AIM OF THE EXERCISE
For each line in the records that contains "frame", make a copy.

Saved data entries
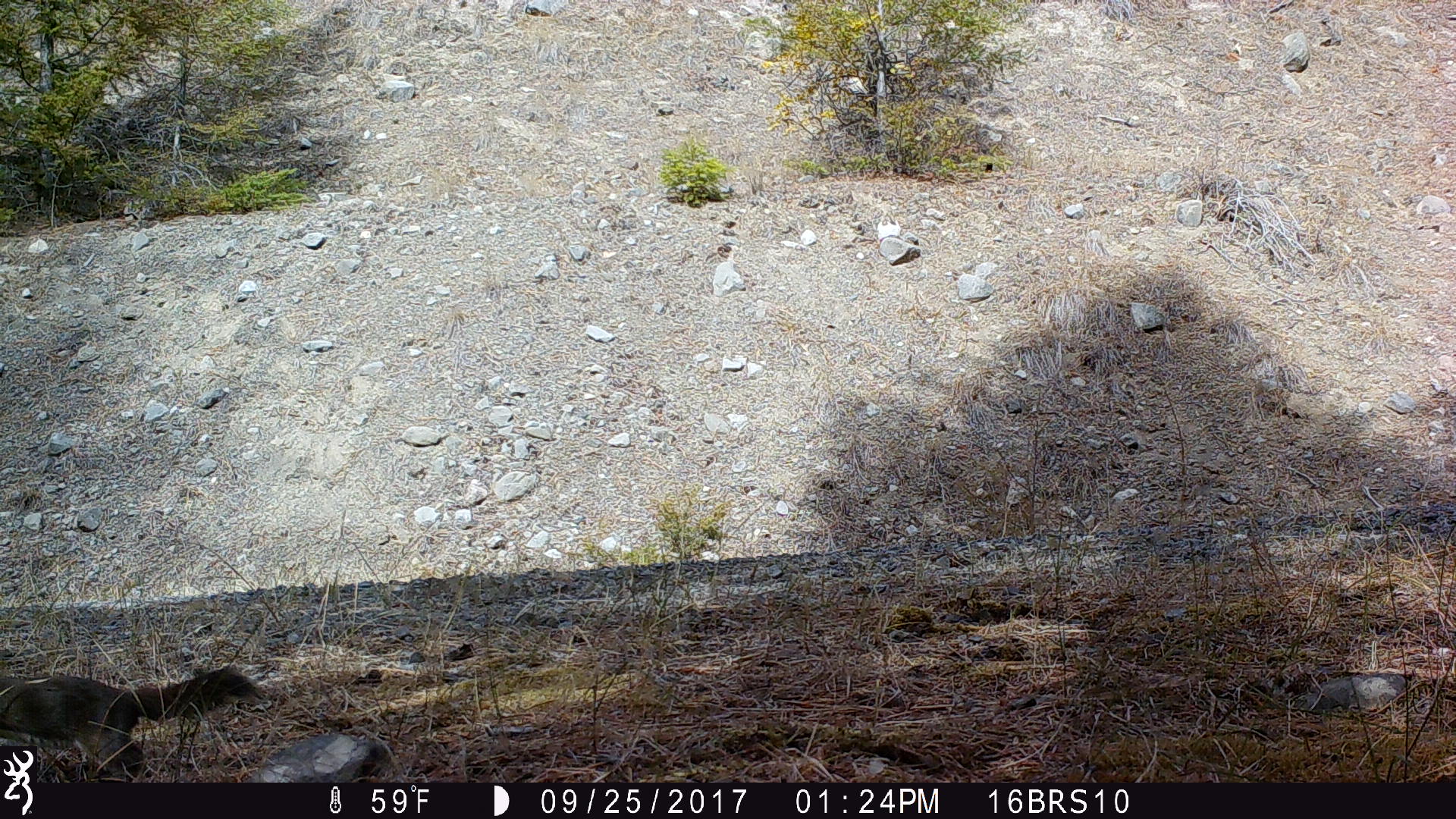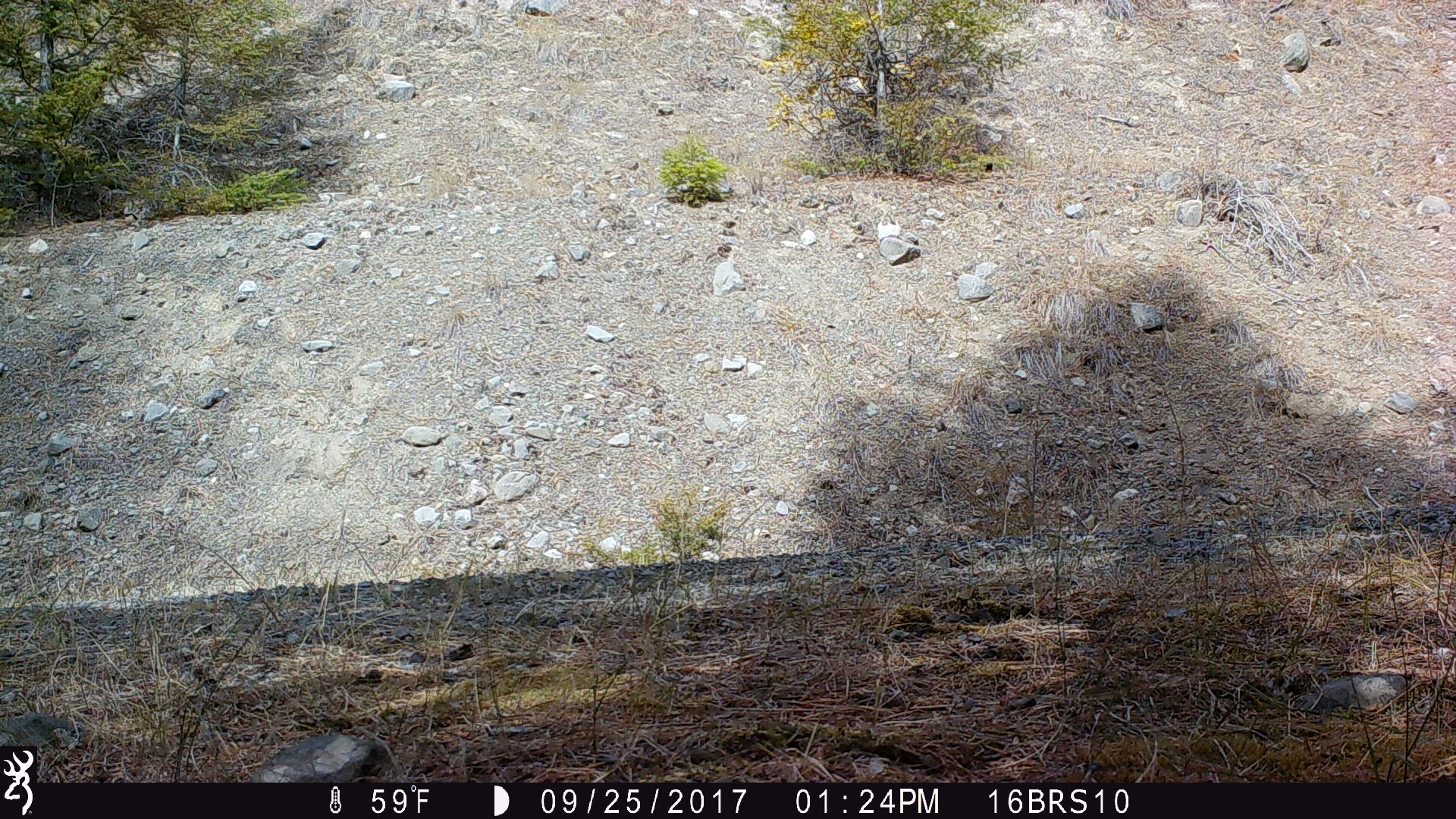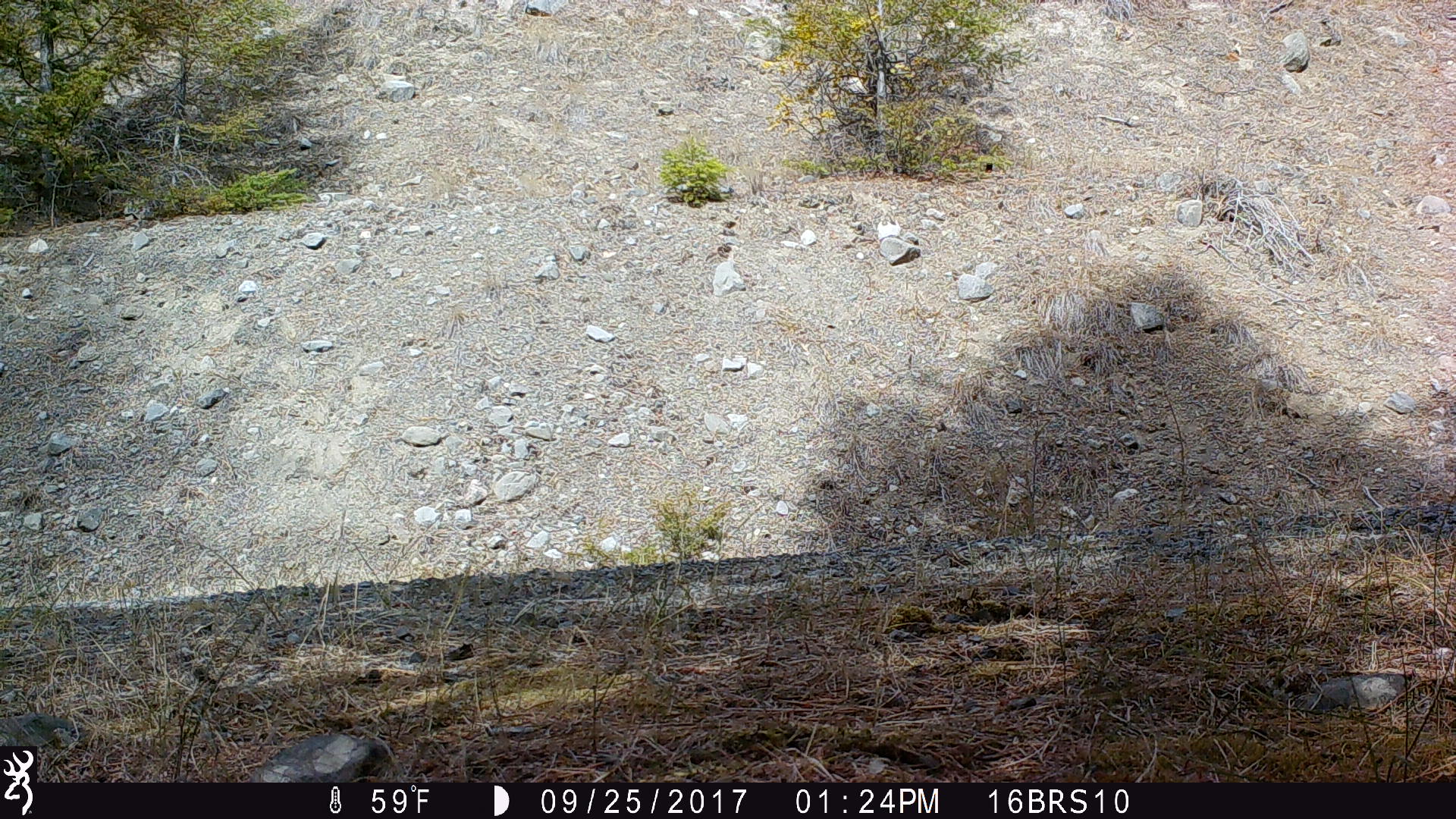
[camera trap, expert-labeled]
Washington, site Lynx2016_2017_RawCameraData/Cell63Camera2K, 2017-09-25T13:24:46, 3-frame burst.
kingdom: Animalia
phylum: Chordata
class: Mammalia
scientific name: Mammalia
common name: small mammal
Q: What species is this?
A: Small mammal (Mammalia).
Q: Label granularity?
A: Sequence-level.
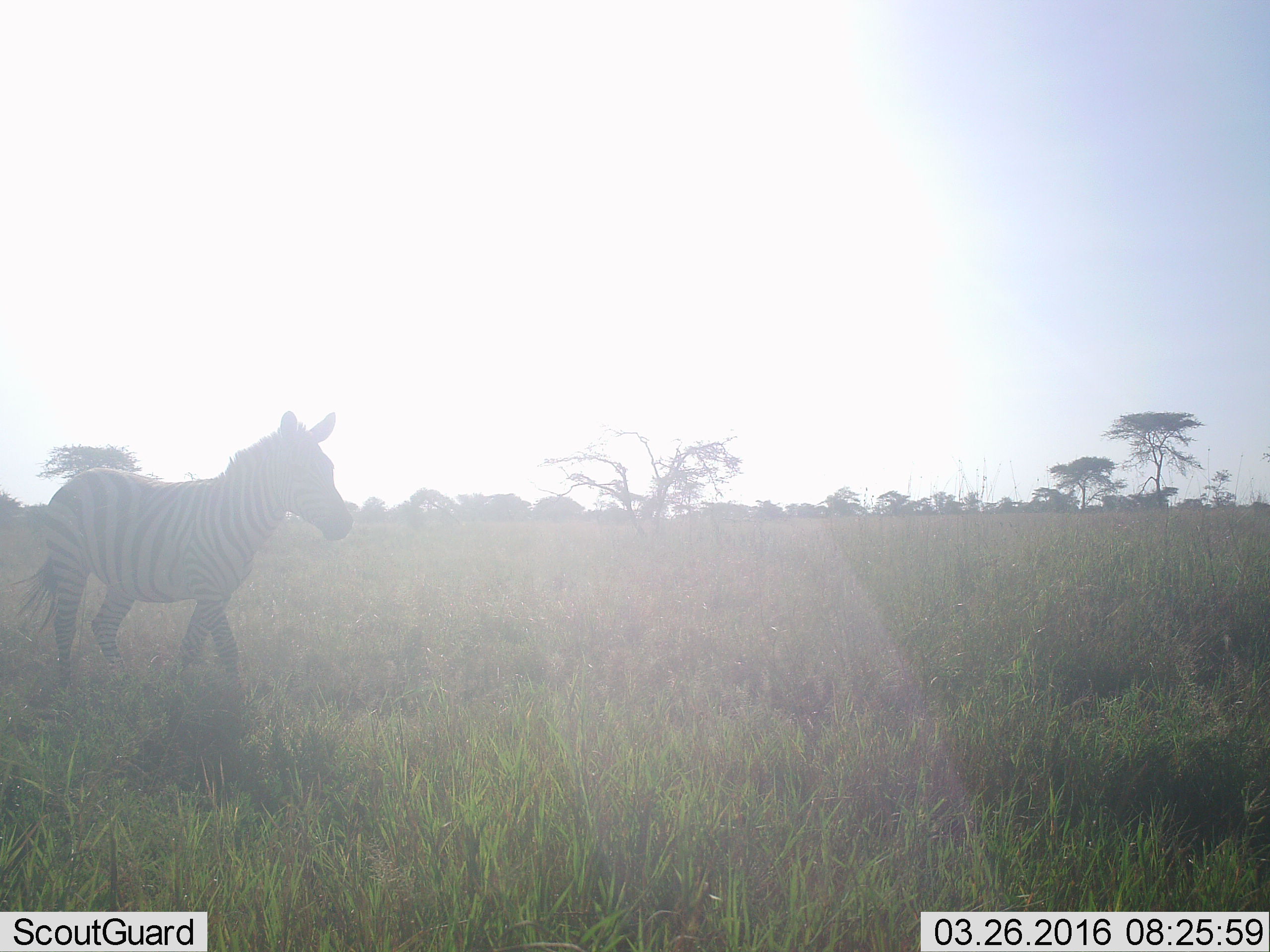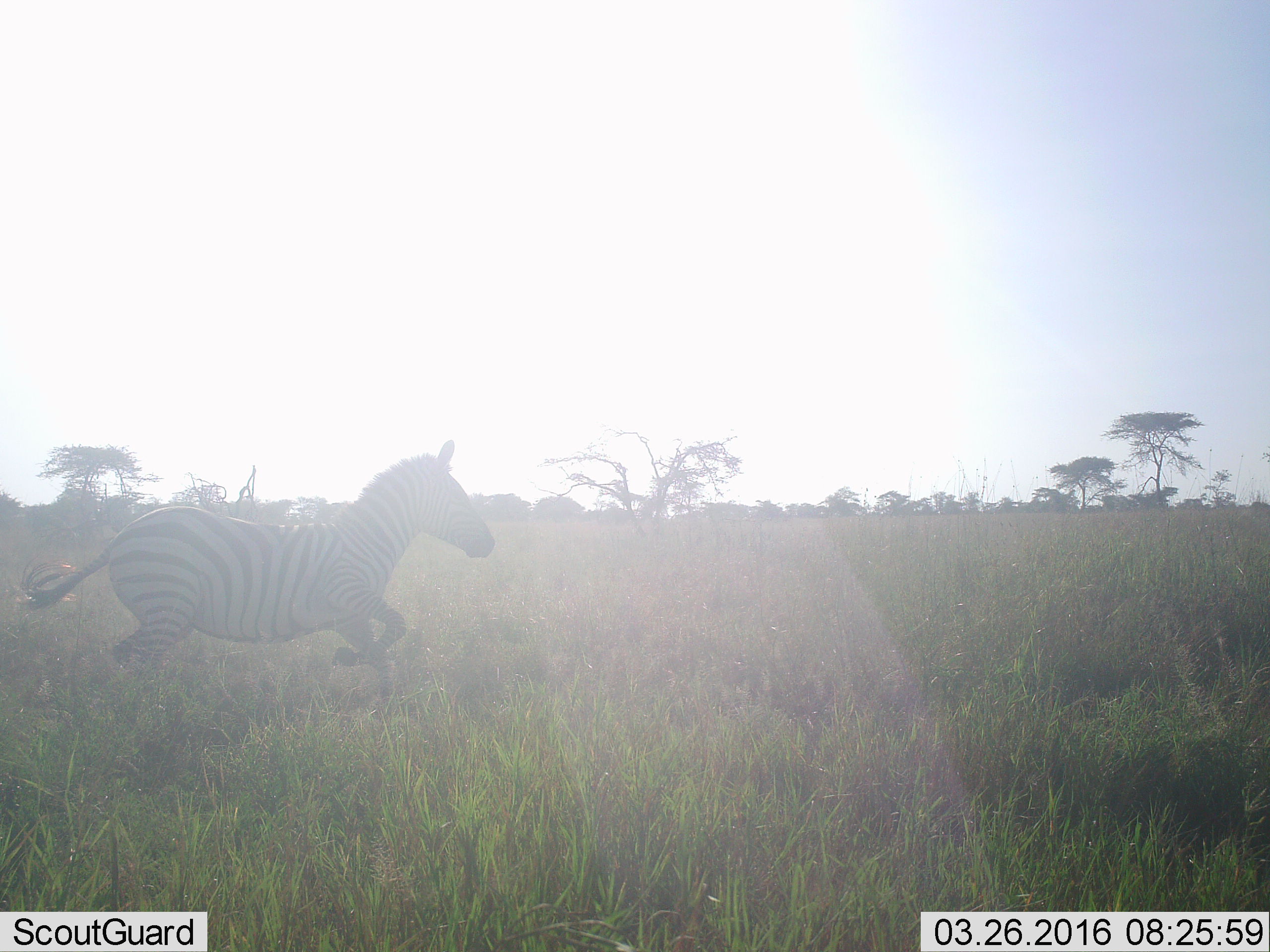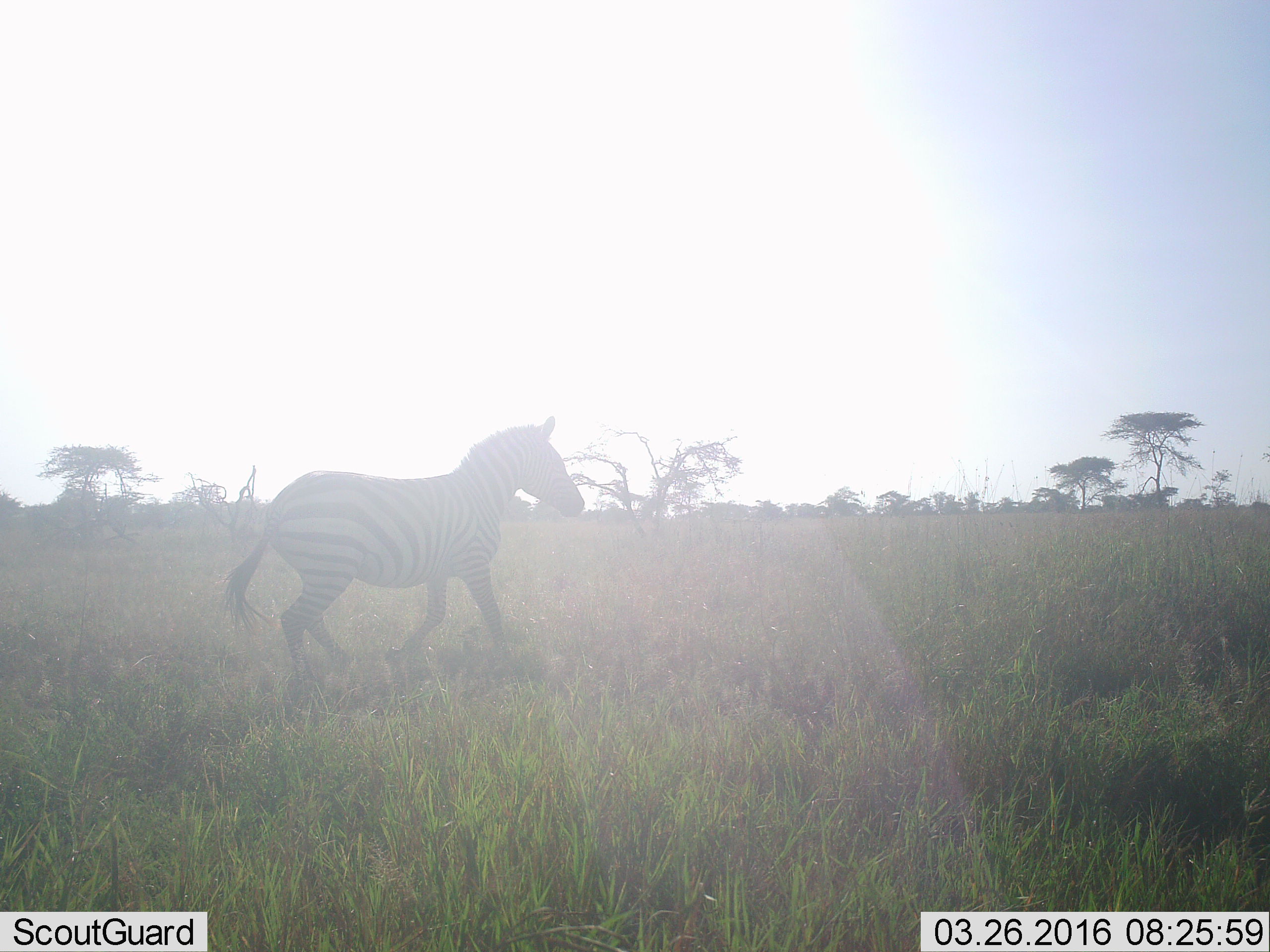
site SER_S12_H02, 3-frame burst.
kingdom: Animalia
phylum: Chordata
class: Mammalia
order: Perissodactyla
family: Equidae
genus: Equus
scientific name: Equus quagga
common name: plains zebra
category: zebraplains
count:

OUTPUT
Washington, site Lynx2016_2017_RawCameraData/Cell63Camera2K, 2017-09-25T13:24:46, 3-frame burst.
site SER_S12_H02, 3-frame burst.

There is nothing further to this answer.